Figure 2 Patient flow chart.

Abbreviations: CD, Crohn’s disease; ICD-10-CM, International Classification of Disease, 10th revision, Clinical Modification; UC, ulcerative colitis.

Notes: a. Diagnosis of UC was ICD-10-CM: K51.x. b. The index date was the date of the first claim for ustekinumab or adalimumab during the intake period between 10/21/2019 and 08/13/2021. c. Diagnosis of CD was ICD-10-CM: K50.x. d. The first maintenance claim was identified as the date of the first subcutaneous claim for ustekinumab and the date of the first claim following a cumulative dose of 240 mg for adalimumab. e. Bio-naïve and bio-experienced subgroups were based on the absence or presence of pharmacy or medical claims for UC-indicated biologics or advanced therapy agents (ie, adalimumab, golimumab, infliximab and biosimilars, ozanimod, tofacitinib, upadacitinib, ustekinumab, vedolizumab) during the baseline period.

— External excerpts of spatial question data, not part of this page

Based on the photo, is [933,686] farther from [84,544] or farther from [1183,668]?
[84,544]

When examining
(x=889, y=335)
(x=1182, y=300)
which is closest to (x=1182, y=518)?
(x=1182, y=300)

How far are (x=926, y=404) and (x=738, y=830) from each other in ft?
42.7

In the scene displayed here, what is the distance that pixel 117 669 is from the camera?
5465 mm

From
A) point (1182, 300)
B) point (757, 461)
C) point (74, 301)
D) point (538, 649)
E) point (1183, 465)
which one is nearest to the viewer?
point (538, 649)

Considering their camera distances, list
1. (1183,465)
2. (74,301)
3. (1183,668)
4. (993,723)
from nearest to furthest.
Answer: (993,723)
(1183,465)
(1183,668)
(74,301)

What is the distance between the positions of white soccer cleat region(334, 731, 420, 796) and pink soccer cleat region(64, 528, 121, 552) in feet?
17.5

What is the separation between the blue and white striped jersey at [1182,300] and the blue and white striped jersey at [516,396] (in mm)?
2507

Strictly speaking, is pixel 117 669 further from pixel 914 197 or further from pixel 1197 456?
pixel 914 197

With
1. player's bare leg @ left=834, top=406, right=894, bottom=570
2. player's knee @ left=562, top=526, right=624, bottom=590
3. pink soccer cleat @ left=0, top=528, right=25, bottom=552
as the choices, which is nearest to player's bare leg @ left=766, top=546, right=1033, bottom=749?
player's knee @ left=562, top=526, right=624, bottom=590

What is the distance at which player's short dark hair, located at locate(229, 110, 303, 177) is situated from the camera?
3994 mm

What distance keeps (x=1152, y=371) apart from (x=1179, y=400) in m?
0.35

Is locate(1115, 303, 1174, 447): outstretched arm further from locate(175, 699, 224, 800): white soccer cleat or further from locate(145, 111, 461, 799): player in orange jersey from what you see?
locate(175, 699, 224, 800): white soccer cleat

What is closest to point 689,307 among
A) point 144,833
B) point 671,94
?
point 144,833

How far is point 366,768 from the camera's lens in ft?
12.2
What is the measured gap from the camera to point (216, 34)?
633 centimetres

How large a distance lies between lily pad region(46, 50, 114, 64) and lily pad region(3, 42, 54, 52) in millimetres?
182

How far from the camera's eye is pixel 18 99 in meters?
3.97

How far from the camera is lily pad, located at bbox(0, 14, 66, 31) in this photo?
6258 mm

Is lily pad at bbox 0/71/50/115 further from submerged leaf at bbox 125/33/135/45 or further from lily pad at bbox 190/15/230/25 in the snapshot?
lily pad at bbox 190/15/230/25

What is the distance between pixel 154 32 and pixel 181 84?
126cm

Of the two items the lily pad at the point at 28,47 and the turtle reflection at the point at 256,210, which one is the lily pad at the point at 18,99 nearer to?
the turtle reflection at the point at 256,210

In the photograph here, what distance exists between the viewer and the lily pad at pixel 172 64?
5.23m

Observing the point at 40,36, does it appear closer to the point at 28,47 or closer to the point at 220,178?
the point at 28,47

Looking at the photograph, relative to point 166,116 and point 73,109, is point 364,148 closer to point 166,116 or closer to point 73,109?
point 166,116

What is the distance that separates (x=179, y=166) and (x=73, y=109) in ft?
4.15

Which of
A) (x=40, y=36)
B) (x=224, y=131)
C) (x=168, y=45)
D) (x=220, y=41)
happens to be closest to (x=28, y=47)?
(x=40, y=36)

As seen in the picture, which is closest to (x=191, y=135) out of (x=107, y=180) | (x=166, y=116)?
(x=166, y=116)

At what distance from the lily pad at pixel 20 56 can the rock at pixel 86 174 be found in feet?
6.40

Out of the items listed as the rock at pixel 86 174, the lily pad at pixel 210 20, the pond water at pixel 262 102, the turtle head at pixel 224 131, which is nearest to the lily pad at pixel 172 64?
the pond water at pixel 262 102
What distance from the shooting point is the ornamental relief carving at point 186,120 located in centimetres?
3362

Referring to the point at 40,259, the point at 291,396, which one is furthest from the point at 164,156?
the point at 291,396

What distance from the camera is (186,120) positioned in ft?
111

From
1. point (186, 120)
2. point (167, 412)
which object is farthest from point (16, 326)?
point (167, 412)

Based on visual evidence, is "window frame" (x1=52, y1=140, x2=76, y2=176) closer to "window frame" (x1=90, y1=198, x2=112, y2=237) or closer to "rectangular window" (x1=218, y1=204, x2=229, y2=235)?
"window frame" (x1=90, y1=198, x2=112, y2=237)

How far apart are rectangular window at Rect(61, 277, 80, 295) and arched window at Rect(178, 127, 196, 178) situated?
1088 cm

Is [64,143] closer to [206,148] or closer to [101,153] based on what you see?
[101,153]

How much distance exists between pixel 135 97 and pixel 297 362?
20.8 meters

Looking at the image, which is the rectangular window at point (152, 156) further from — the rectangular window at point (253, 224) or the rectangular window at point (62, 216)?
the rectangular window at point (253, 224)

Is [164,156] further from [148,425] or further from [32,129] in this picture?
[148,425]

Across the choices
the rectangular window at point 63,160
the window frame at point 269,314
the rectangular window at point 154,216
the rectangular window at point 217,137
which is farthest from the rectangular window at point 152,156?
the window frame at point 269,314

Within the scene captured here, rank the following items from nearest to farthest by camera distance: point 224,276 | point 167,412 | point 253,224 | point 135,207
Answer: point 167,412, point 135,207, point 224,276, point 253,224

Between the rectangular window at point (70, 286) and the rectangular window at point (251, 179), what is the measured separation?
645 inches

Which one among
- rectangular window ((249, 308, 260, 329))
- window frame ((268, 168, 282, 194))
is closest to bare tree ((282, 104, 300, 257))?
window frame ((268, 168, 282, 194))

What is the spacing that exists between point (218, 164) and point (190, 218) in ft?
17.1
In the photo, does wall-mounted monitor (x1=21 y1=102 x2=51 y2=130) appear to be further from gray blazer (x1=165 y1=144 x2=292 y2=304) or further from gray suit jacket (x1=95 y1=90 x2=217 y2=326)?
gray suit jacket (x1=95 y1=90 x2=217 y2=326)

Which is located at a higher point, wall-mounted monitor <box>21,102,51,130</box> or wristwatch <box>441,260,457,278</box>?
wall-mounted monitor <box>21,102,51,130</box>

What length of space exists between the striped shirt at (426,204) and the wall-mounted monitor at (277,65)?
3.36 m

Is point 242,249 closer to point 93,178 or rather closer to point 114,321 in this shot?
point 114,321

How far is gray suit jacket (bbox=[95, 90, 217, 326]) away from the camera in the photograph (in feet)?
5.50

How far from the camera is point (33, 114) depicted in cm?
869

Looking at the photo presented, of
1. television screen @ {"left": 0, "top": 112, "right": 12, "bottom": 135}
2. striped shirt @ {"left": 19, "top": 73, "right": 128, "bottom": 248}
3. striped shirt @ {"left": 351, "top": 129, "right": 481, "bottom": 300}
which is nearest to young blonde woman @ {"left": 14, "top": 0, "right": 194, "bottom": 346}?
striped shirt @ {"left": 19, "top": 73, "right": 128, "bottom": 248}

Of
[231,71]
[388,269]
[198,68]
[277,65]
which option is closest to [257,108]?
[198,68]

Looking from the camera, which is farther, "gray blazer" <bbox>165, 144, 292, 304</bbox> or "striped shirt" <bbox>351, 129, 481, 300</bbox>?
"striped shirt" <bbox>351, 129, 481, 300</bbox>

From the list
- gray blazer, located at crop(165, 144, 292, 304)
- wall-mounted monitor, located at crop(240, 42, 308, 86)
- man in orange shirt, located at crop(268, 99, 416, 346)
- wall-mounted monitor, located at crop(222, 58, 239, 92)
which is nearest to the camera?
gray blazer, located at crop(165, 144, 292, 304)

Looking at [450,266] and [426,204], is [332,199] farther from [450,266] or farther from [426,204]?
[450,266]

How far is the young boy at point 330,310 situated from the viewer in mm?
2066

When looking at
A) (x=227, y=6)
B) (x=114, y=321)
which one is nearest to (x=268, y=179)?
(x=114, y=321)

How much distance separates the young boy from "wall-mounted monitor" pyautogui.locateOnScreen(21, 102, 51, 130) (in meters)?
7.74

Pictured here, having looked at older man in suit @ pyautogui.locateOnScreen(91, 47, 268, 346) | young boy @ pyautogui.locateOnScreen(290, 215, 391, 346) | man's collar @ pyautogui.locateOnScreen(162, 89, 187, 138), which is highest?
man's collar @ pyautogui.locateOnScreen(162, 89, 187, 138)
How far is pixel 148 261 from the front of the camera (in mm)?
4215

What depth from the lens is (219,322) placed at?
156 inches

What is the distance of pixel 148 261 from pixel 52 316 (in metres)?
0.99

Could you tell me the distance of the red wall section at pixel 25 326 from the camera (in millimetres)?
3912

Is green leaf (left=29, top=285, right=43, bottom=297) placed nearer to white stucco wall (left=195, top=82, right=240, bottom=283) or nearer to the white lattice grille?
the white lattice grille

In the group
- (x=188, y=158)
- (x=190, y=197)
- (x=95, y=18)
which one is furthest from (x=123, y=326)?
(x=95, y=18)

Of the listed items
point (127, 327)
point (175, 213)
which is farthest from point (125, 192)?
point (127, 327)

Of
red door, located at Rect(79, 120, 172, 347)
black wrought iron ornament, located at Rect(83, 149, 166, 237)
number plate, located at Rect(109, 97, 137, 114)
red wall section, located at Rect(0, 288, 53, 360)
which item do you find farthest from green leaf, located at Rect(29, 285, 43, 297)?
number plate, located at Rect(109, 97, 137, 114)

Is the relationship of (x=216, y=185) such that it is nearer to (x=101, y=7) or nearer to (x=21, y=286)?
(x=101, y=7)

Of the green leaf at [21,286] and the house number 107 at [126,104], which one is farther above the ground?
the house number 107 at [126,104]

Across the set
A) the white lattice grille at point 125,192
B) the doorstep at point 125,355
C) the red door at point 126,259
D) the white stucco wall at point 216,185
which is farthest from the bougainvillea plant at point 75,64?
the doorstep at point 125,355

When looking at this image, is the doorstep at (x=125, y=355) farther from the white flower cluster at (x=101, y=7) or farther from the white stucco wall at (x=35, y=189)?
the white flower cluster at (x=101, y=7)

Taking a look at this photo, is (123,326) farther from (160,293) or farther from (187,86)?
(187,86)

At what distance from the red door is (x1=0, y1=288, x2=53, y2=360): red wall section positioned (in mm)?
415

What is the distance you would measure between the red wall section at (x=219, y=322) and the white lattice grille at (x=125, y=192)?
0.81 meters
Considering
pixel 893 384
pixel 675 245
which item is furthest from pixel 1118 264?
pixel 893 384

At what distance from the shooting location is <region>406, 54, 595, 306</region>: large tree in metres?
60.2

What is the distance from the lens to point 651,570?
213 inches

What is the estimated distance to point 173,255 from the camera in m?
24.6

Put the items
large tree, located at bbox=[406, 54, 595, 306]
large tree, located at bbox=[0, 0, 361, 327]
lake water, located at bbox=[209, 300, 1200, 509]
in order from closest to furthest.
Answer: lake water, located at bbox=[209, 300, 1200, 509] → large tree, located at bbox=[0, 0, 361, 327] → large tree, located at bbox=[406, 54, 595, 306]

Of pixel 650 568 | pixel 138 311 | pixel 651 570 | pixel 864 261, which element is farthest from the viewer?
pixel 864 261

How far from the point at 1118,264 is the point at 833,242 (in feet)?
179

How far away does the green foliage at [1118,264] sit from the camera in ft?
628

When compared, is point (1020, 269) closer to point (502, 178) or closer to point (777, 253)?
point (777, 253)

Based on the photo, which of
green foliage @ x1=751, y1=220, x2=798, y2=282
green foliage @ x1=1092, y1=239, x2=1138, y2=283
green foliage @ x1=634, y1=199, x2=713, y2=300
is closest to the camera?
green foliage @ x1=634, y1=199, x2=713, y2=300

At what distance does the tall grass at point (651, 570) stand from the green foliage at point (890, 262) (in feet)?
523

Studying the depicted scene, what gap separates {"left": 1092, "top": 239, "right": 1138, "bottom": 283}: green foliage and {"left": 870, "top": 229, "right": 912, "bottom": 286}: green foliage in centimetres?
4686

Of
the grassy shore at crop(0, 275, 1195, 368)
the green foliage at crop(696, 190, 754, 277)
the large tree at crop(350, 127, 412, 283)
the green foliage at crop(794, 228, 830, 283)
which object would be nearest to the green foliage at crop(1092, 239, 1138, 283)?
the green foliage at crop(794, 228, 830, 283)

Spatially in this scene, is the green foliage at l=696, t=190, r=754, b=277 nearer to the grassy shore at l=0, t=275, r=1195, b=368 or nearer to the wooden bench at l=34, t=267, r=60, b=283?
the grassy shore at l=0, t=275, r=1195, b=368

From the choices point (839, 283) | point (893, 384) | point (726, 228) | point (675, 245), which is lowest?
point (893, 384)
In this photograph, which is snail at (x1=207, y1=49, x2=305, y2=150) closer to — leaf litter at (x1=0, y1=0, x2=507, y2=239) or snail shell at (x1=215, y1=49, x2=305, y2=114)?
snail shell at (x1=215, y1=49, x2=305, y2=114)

Table 1 Patient Baseline Characteristics Among UC Patients Who Persist to Their First Maintenance Claim

Overall Persistence

Mean [median] duration of follow-up (in months) was 12.7 [11.7] and 14.6 [13.5] in the bio-naive ustekinumab and adalimumab subgroups, respectively, and 13.8 [12.7] and 14.4 [12.9] in the bio-experienced subgroups.

At 12 months after maintenance phase start, 75.5% and 50.5% were persistent in the bio-naïve ustekinumab and adalimumab subgroups, respectively (Figure 3A). Among bio-experienced subgroups, 72.3% were persistent with ustekinumab and 56.9% with adalimumab at 12 months (Figure 3B). For both the bio-naïve and bio-experienced subgroups, persistence probability at 3, 6, and 9 months was numerically higher for patients initiated on ustekinumab than adalimumab, and median persistent time was not reached within 12 months for either cohort.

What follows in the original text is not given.